Macbook with "Authentication Disabled" message

I was able to recover, as far as I know, one of my user's local accounts that started having this issue after resetting their Active Directory password. They first reported that the fingerprint reader had stopped working and was unable to re-enroll. When it asked the user to authenticate they received the "Authentication Disabled" message.

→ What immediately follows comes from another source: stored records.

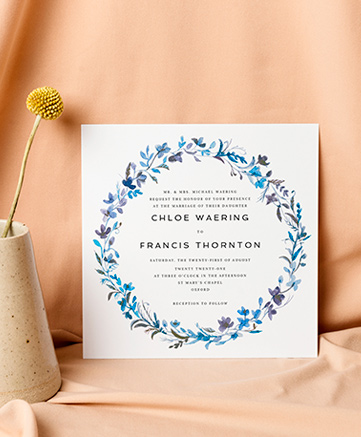 A watercolour wedding invitation named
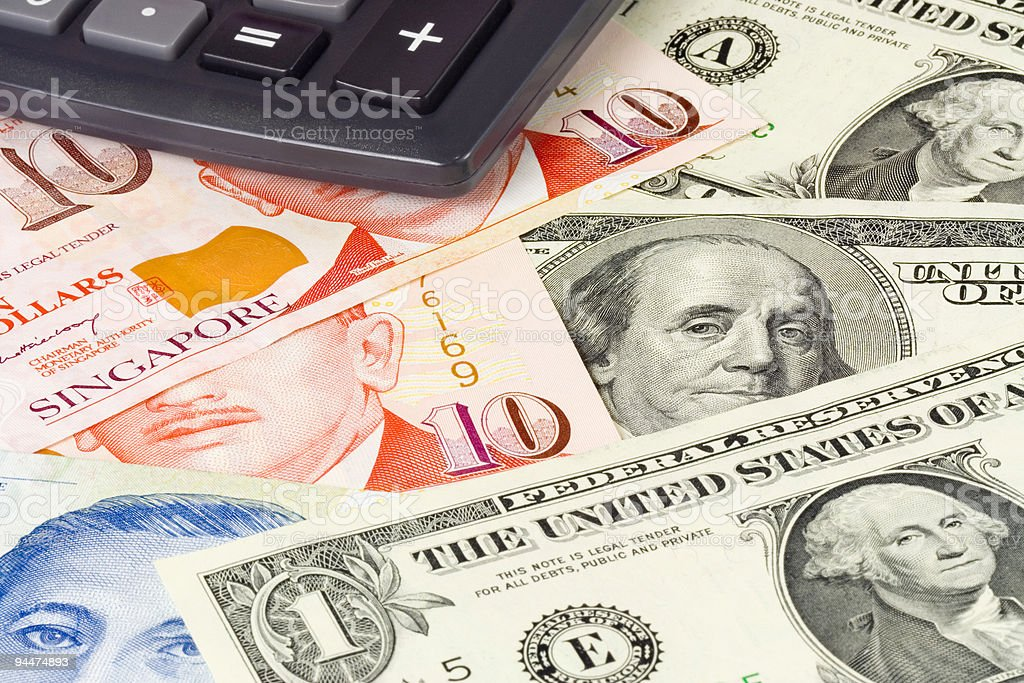 Forex - US and Singapore currency pair with calculator stock photo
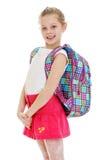 Happy joyful schoolgirl in red skirt and school Royalty Free Stock Photography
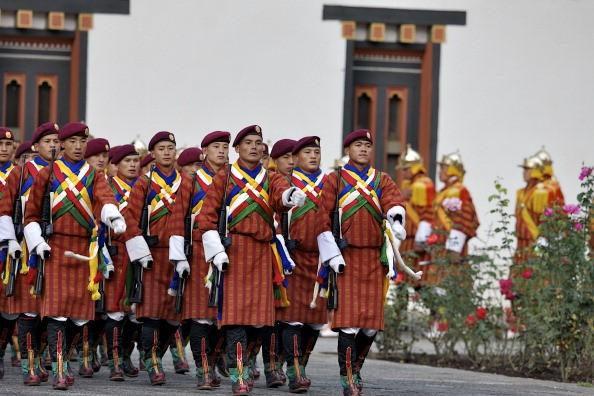 The Royal Guards of Honor take their positions at the TashichhoDzong in celebration of the wedding of The Royal Couple.
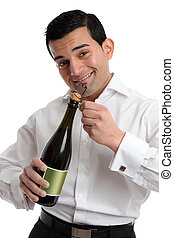 Man or bartender opening wine champagne - A cheerful...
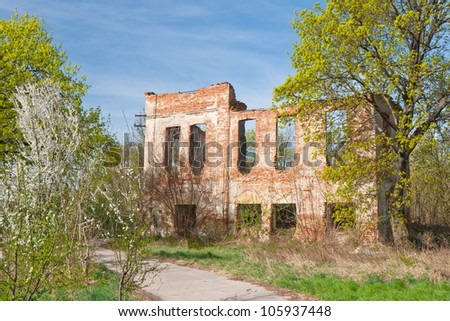 Ruin of the noble house in a typical rural environment - stock photo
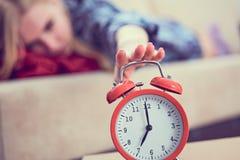 A moça encontra-se no sofá e estica-se sua mão ao despertador vermelho para desligá-lo Acorde tarde imagens de stock royalty free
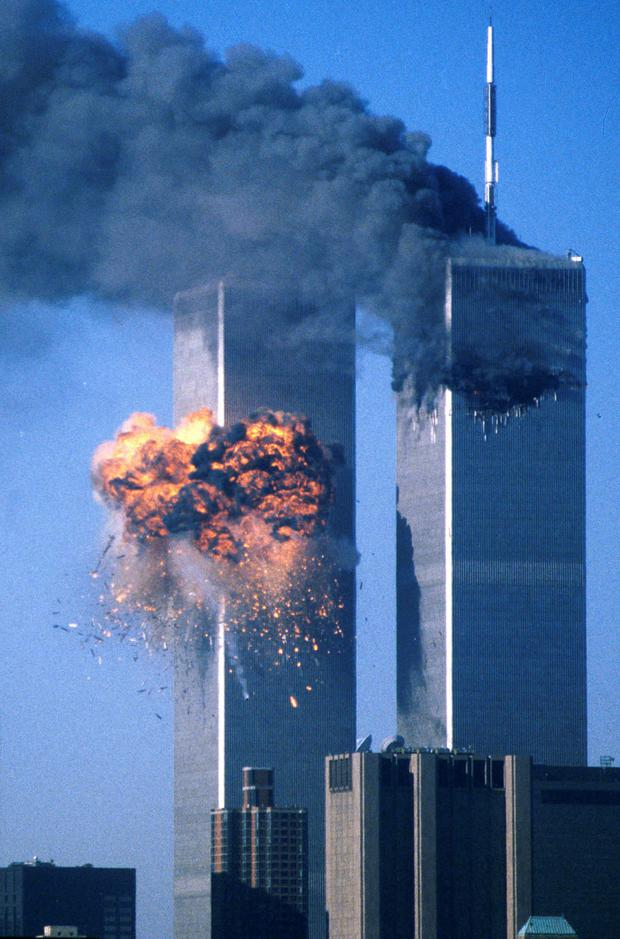 The World Trade Center south tower (L) bursts into flames after being struck by hijacked United Airlines Flight 175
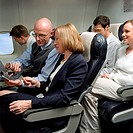 Business people on an aeroplane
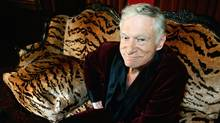 Hugh Hefner, CEO of Playboy Enterprises, poses for a photo during an interview with journalists at his mansion in Los Angeles, in 2006. (HECTOR MATA)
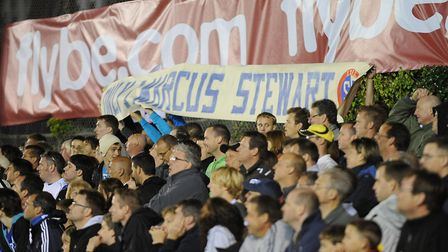 """TRIBUTE: Ipswich Town fans holding up a banner which read """"There's only one Marcus Stewart"""" at Exete"""
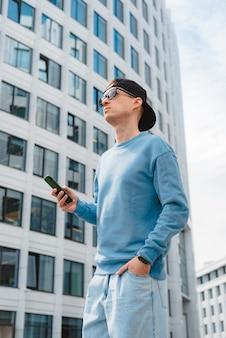 Jovem empresário da moda com smartphone no centro de negócios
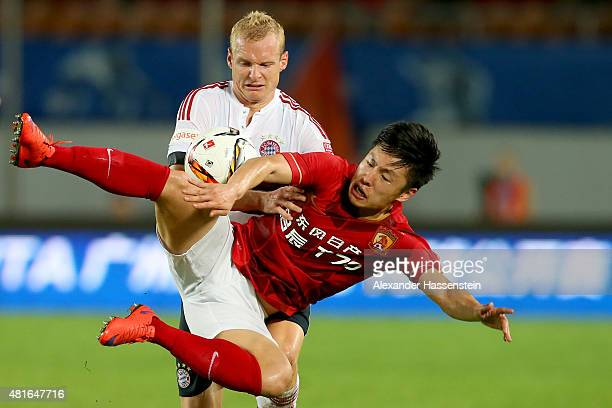 Sebastin Rode of Muenchen battles for the ball with Long Zheng of Guangzhou during the international friendly match between FC Guangzhou Evergrande...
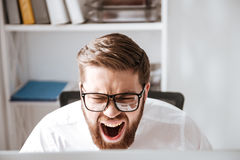 Screaming angry young businessman looking at computer. Photo of screaming angry young businessman wearing glasses dressed in white shirt sitting in office and Royalty Free Stock Photos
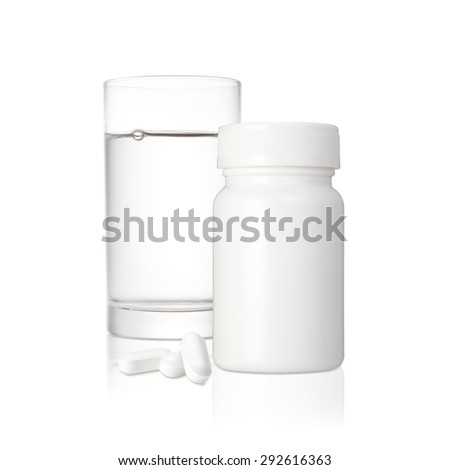 Complete prescription set up showing a glass of water, a white blank plastic medicine bottle and several white pills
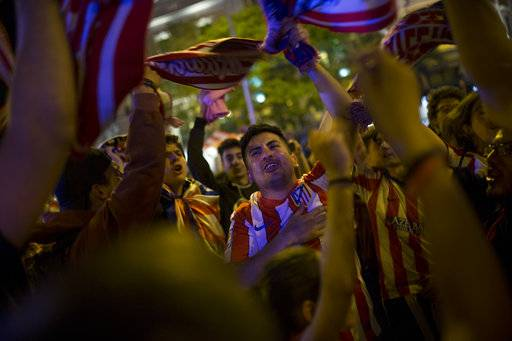 Atletico Madrid supporters celebrate their team's Europa League title in Madrid, Wednesday, May 16, 2018. Atletico defeated Marseille 3-0 in the final and clinches its third Europa League title.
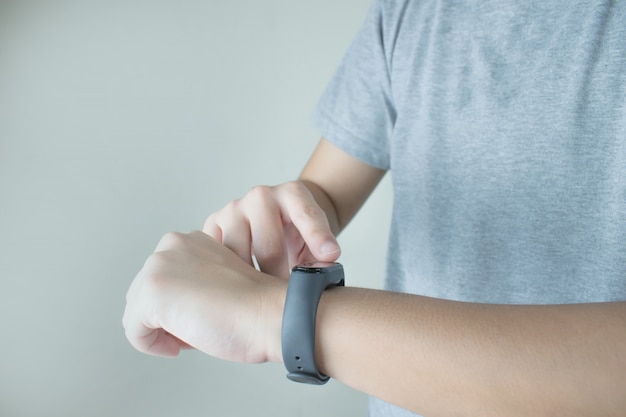 The hands of people wearing gray t-shirts are using intelligent watches to monitor heart rate.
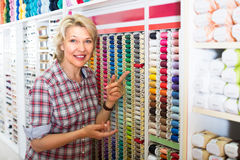 Mature woman in sewing store Stock Photo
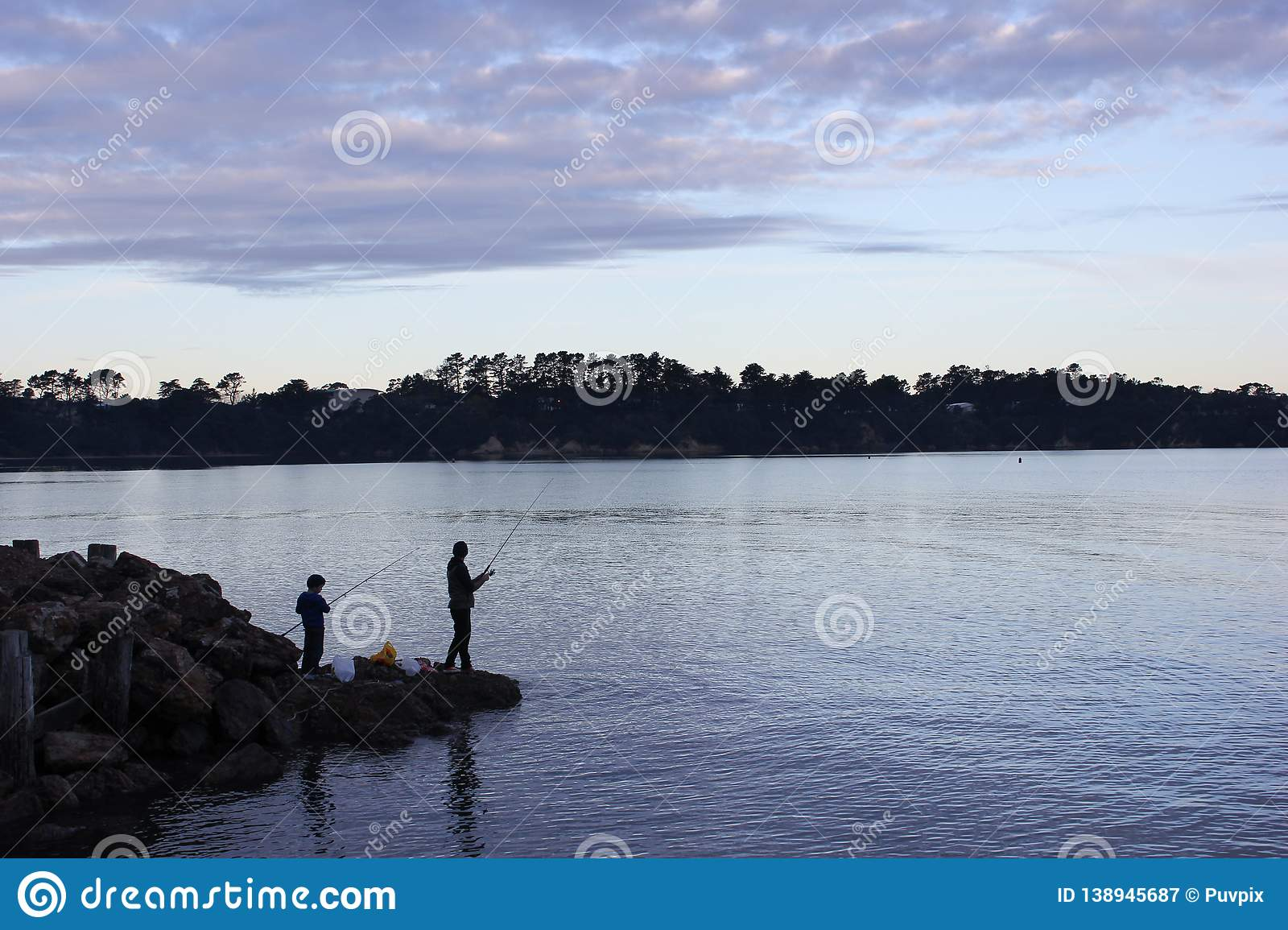 Father and son fishing on a lake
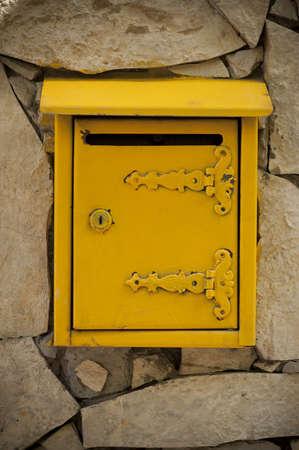 Yellow mailbox on the stone wall, Serbian model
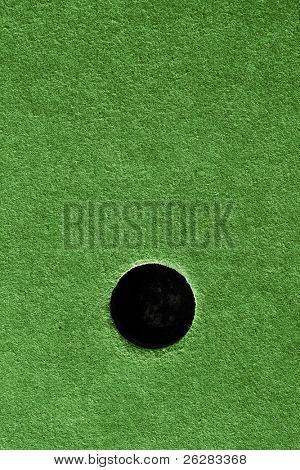 Crazy golf course hole with artificial grass.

We tried some of the community solutions with no luck and we did not want to reimage the user's device due to time constraints and fear of data loss. I am posting what worked for me here in hopes that someone will understand what causes the problem or why this resolved it.

User Report

• fingerprint reader not working
• user unable to re-enroll fingerprint
• user had just reset their Active Directory password
• "Authentication Disabled" message when trying to open the Passwords app
• "Authentication Disabled" message after typing in password to any authentication dialog
• user had the "allowed to administer" and "mobile account" options ticked

Our Solution

1. Logged into administrator account
2. Renamed affected user profile folder, /users/old_<user name>_profile
3. Deleted the affected user via the Users and Groups app
4. User logged in and is presented with the new account setup dialog
5. The new account setup dialog asks the user for the last password used to unlock the device
   1. The user's previous password did not work
   2. The user clicked I forgot my mackbook password
   3. The user recieved a message that some data could not be decrypted
6. The user was presented with a clean profile
7. The user browsed to /users/old_<user name>_profile and successfully copied back files to the freshly created /users/<user name> folder.